Nashville Film Festival continues May 13 with screenings beginning at noon, Sunday. As the festival nears the halfway mark on Day 4 of nine, here’s a conversation with local filmmaker Matt Riddlehoover, who’s returning to Nashville Film Festival with his latest offering, the drama-filled feature film, Strategy and Pursuit. Co-written by his husband, Dustin Tittle, the film stars James J. Faeroes, Tiffany Montgomery, Parker Arnold, Emily Landham, Brian McPherson, Matt Williams, JesseJames Locorriere and Leslie Mills, the film focuses on emotionally fragile Ellie as she spends the summer back in her childhood hometown. Hoping for a romance with her handsome tenant, Paul, Emily comes to realize he may be more into her best friend, Sarah. Meanwhile, neighbor, Max seems to enjoy drowning his lovesick status in booze and snark. Adding to the brooding summer tensions, Ellie’s estranged stepbrother, Joe, and his wife, Vivian, arrive unexpectedly, igniting deep-seated resentments. The combination of emotions and desires within this tightly knit and tightly wound group come to a head setting off an unsettling chain of events with dire consequences.
RAPID FIRE 20 Q WITH FILMMAKER MATT RIDDLEHOOVER, LATEST FILM ‘STRATEGY AND PURSUIT’ SCREENING AT NASHVILLE FILM FESTIVAL SUNDAY, MAY 13
MATT RIDDLEHOOVER: It’s a chamber piece about people who react differently to the challenges life throws at them. They’re all running away from something, and drowning their sorrows, and trying to figure things out… and now their summer is coming to an end.
JP: You not only directed Strategy and Pursuit, but you also co-wrote the screenplay. What’s that about, convenience or control?
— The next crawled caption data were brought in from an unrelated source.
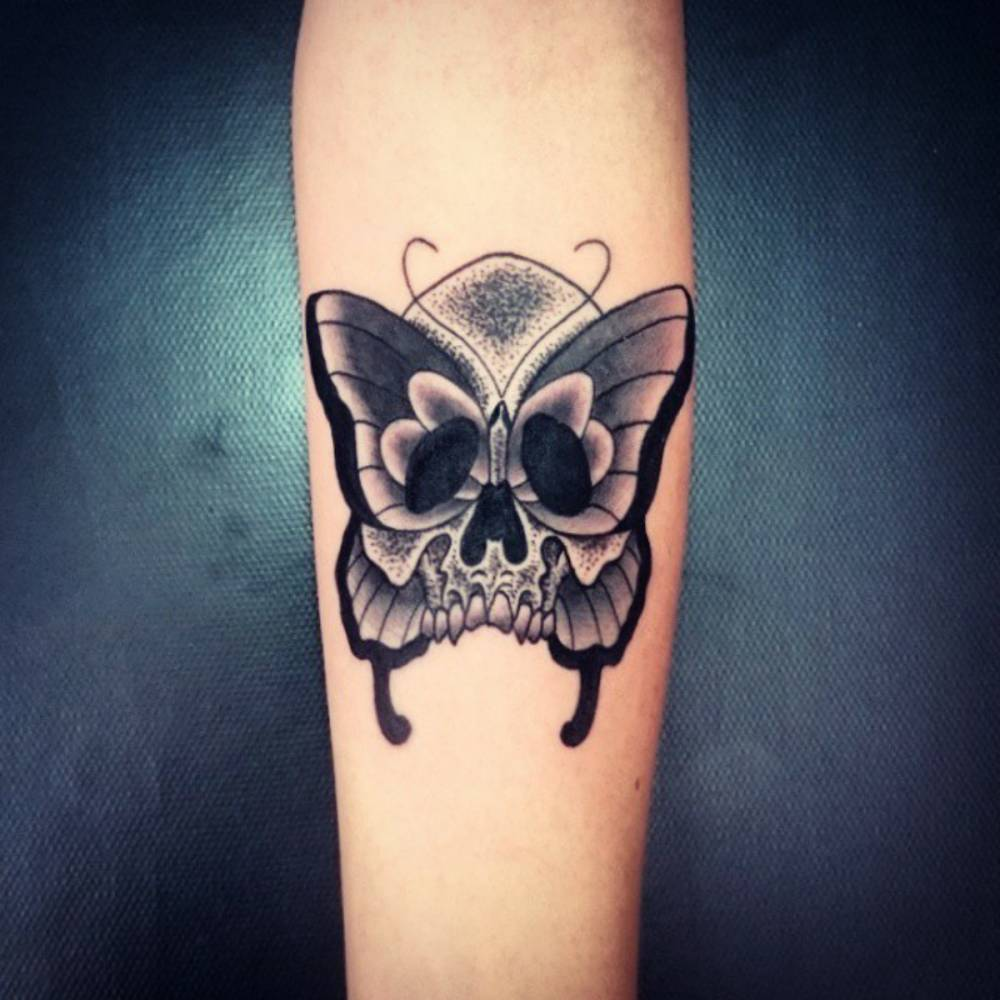 60 best butterfly tattoos meanings ideas and designs 2018 rh pacho tattoo com butterfly skull tattoo old school skull butterfly tattoo la ink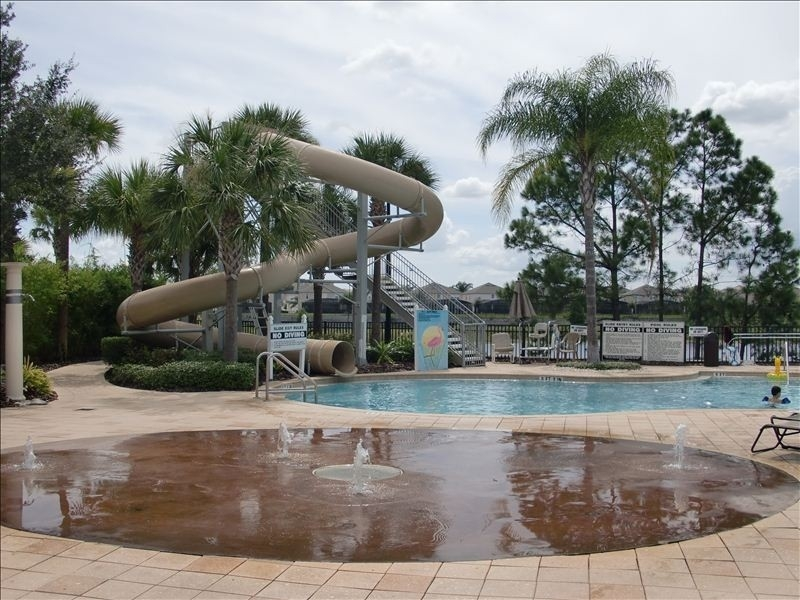 Luxury pool home in windsor hills kissimmee in disney orlando area for Windsor swimming pool with slides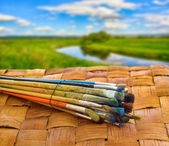 Paint brushe on the surface of the wicker on background summer l — Stock Photo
MATT RIDDLEHOOVER: Neither. It always begins with the script. When I start writing, it’s very early on… sometimes during post-production on the last one. So, really, directing the feature and then editing it is more about convenience and control. It’s practical, it keeps the costs down, and it’s become like clockwork for me. Making a movie is problem solving, but it’s not Goldbach’s conjecture. If you write the story, you know how it’s going to play out, and what it should look like, and you hope for the best. Sometimes you get lucky and it turns out, and then the problem shifts to something like trimming it down to size. Strategy and Pursuit was over two hours and, after removing a few benign tumors, I got it down to a manageable hour and a half.
JP: As was the case with your two most recent films, your writing partner is also your husband, Dustin Tittle. Did you guys divide and conquer areas of the script, then come together to tweak it, or was it all written together?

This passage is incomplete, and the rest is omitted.